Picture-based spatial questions
==============================
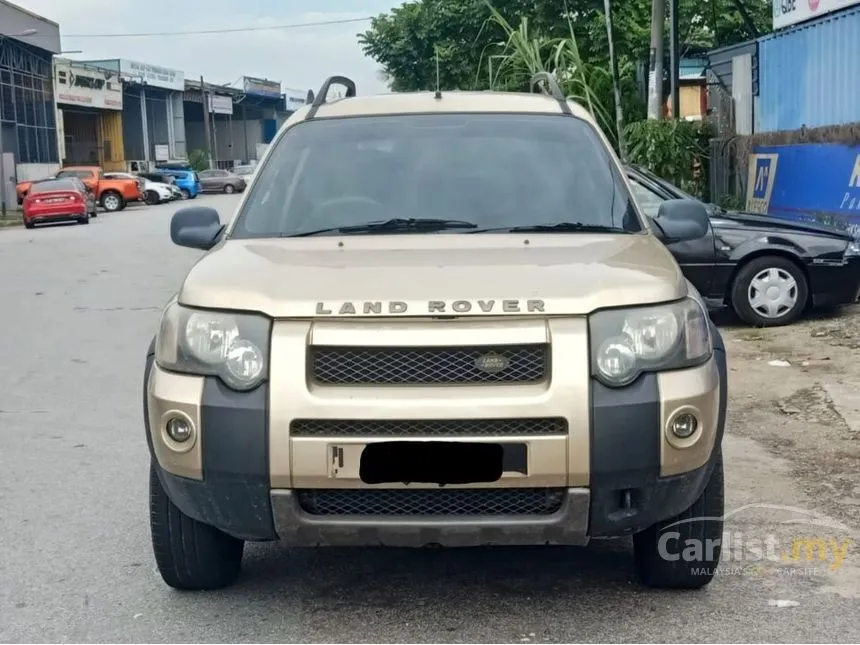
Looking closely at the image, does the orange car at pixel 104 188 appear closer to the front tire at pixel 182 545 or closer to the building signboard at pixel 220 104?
the building signboard at pixel 220 104

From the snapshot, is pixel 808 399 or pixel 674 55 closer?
pixel 808 399

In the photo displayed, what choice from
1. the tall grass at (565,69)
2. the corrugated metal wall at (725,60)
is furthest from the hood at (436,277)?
the tall grass at (565,69)

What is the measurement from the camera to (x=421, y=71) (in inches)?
1310

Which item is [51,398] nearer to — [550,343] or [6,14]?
[550,343]

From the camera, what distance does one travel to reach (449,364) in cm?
364

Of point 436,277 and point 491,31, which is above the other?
point 491,31

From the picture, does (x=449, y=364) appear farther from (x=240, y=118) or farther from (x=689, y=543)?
(x=240, y=118)

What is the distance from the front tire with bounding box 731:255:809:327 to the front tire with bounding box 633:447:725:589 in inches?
258

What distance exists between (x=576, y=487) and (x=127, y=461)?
11.1 ft

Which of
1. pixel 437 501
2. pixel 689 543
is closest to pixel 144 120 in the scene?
pixel 689 543

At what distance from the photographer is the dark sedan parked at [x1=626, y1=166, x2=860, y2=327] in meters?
10.3

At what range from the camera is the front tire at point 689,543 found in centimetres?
408

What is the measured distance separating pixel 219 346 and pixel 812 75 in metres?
12.6

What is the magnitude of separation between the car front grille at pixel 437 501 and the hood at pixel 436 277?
1.79ft
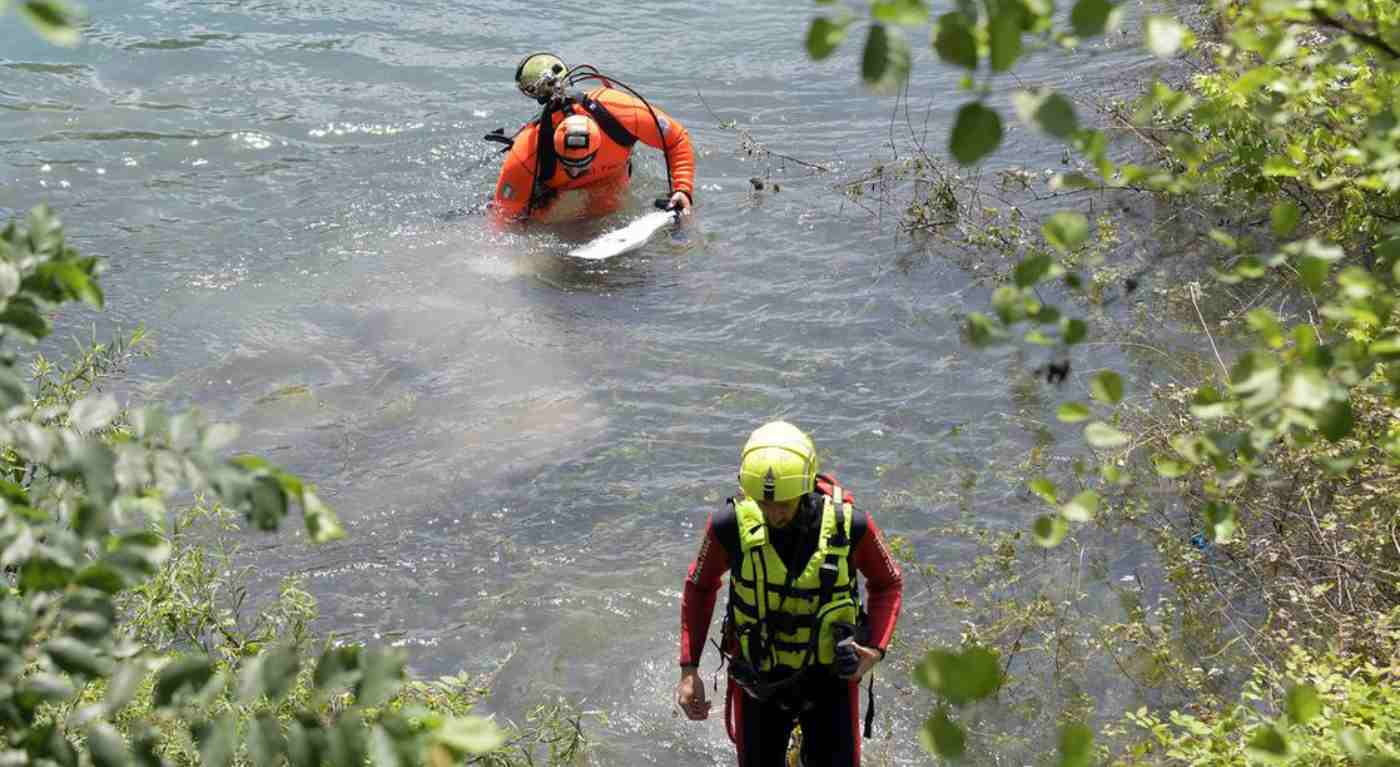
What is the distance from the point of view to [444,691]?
5.09m

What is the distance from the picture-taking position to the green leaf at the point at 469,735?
1.71 metres

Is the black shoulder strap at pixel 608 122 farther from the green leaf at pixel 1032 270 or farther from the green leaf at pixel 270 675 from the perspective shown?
the green leaf at pixel 270 675

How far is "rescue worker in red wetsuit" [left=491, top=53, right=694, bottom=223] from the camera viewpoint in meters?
10.2

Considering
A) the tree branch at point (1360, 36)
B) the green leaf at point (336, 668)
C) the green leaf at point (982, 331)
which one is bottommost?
the green leaf at point (336, 668)

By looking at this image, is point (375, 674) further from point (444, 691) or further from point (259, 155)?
point (259, 155)

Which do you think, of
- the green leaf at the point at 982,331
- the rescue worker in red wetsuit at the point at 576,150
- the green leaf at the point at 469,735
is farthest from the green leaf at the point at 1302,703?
the rescue worker in red wetsuit at the point at 576,150

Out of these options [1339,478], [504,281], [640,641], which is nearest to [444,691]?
[640,641]

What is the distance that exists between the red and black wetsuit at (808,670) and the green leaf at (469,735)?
301 cm

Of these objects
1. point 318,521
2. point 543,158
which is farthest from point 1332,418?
point 543,158

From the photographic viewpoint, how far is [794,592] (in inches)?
185

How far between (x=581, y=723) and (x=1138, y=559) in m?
2.81

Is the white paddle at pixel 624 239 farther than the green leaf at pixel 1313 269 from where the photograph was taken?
Yes

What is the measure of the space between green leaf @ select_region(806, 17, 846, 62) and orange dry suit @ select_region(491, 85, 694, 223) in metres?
8.58

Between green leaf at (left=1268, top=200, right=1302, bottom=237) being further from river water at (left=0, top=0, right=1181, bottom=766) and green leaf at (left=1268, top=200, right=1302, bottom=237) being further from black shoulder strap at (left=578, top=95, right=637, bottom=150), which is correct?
black shoulder strap at (left=578, top=95, right=637, bottom=150)
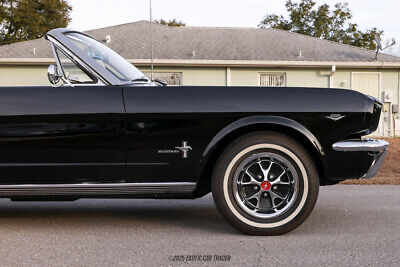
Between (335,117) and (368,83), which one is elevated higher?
(335,117)

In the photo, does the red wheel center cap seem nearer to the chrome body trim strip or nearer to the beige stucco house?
the chrome body trim strip

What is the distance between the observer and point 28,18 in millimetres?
29344

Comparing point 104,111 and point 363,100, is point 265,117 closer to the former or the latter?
point 363,100

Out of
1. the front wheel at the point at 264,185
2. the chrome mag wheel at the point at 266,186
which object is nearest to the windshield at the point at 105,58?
the front wheel at the point at 264,185

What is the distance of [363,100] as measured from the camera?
12.5ft

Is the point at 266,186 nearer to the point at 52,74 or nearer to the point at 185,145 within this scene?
the point at 185,145

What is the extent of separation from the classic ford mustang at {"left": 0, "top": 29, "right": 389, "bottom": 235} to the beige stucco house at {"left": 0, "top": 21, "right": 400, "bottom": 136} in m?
13.0

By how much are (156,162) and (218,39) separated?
52.2ft

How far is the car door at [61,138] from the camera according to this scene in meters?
3.72

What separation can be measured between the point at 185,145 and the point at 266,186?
71 centimetres

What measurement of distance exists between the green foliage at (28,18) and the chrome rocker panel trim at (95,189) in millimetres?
→ 27374

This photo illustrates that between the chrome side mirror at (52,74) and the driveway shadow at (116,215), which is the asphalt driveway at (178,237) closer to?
the driveway shadow at (116,215)

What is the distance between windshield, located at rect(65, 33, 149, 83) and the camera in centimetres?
417

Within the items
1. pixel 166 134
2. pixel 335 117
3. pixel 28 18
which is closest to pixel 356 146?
pixel 335 117
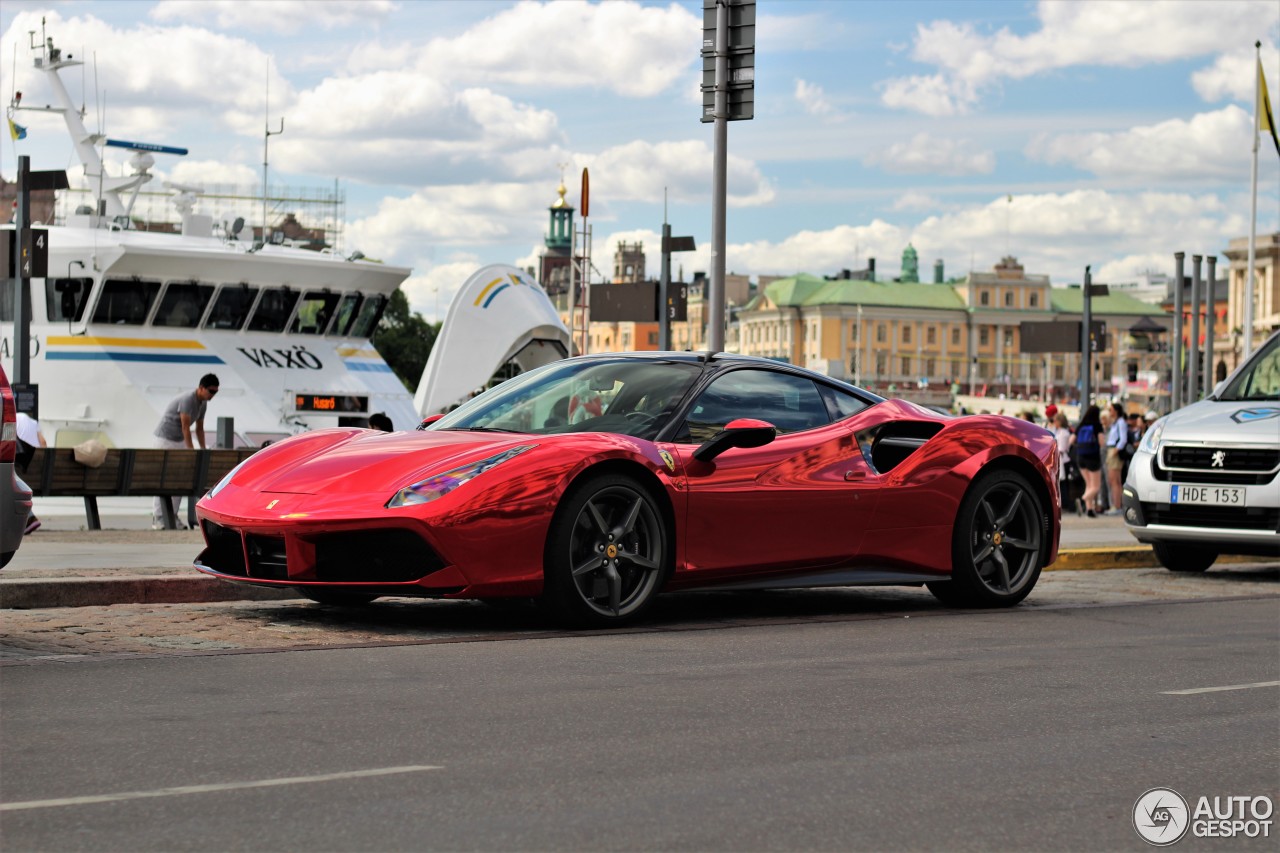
==============================
**Instructions for the task**
Collect each line in the listing above that contains the word "image".

**Task output**
Looking closely at the image, does the orange car at pixel 104 188 appear closer to the front tire at pixel 182 545 or closer to the building signboard at pixel 220 104?
By looking at this image, is point (375, 674) further from point (444, 691) or further from point (259, 155)?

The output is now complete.